# Loans in Dubai



## nimz (Feb 17, 2013)

Guys, I am currently getting a gross salary of 8,000dhs and I have been working for my employer for 1 year 9 months. I would like to know if I will stand a chance to get a personal loan of 60,000dhs. I am of African origin.

Please recommend on which banks to approach. I currently bank with Emirates NBD and my company is not on the list of approved companies.


----------



## Chocoholic (Oct 29, 2012)

Can be difficult if you aren't a customer of a bank, as they usually like to have your salary transferred to whoever you take the loan with. I think for most banks, you just scrap by with the minimum salary requirement.

You usually need either a salary transfer certificate or a salary letter, stating how much you earn, and sometimes 2 or 3 months bank statements.

So are you saying NBD won't give you the loan?


----------



## nimz (Feb 17, 2013)

I have never approached them but I was checking their website and it says "employer should be on bank;s list of approved employers", and I have checked with our finance department and they advised me that our company is not registered. Thanks.


----------



## Chocoholic (Oct 29, 2012)

Just because your company isn't on the list of approved companies, doesn't mean to say they won't give you a loan.

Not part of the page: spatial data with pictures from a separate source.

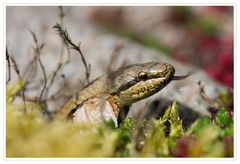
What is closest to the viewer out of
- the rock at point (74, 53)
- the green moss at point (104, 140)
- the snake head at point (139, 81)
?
the green moss at point (104, 140)

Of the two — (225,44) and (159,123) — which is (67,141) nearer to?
(159,123)

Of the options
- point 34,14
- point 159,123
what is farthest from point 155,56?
point 159,123

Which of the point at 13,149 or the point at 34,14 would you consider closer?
the point at 13,149

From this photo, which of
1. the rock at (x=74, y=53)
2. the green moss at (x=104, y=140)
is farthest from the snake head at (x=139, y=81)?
the rock at (x=74, y=53)

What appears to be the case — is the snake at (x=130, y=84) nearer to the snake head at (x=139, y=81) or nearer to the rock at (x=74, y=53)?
the snake head at (x=139, y=81)

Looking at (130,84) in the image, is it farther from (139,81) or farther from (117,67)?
(117,67)

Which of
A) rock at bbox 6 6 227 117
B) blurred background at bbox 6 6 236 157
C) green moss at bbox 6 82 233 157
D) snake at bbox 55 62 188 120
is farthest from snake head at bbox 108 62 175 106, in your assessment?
rock at bbox 6 6 227 117

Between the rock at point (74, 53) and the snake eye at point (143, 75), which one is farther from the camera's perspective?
the rock at point (74, 53)
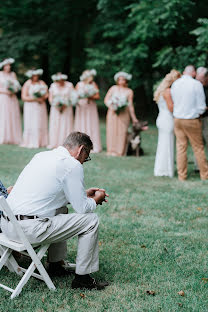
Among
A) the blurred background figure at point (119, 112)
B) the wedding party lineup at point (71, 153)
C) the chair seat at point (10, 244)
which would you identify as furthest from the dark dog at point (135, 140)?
the chair seat at point (10, 244)

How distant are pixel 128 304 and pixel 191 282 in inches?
32.5

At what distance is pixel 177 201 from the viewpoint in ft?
28.0

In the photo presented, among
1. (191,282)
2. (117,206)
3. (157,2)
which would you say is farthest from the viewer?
(157,2)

I'm not sure what criteria they use to approve companies to be honest.


----------



## msbettyboopdxb (Mar 22, 2009)

I'm fairly certain Emiratesnbd gives loans if you don't have an account with them. the conditions would probably be a bit more stringent. Not sure if they will give you a loan with your salary range though. Call them up or visit a branch. It wouldn't hurt to check. Alternatively, what about the bank your salary is already transferred to? Or ask your company which banks they are listed with.


----------



## Bostin (Jan 21, 2013)

If you are borrowing 60k, your repayments are going to be in excess of 1,400 per month - assuming 48 months and a rate of 6.66%

If you're earning 8k a month that a big slice. As mentioned already you might not be able to borrow as much as you would like.


----------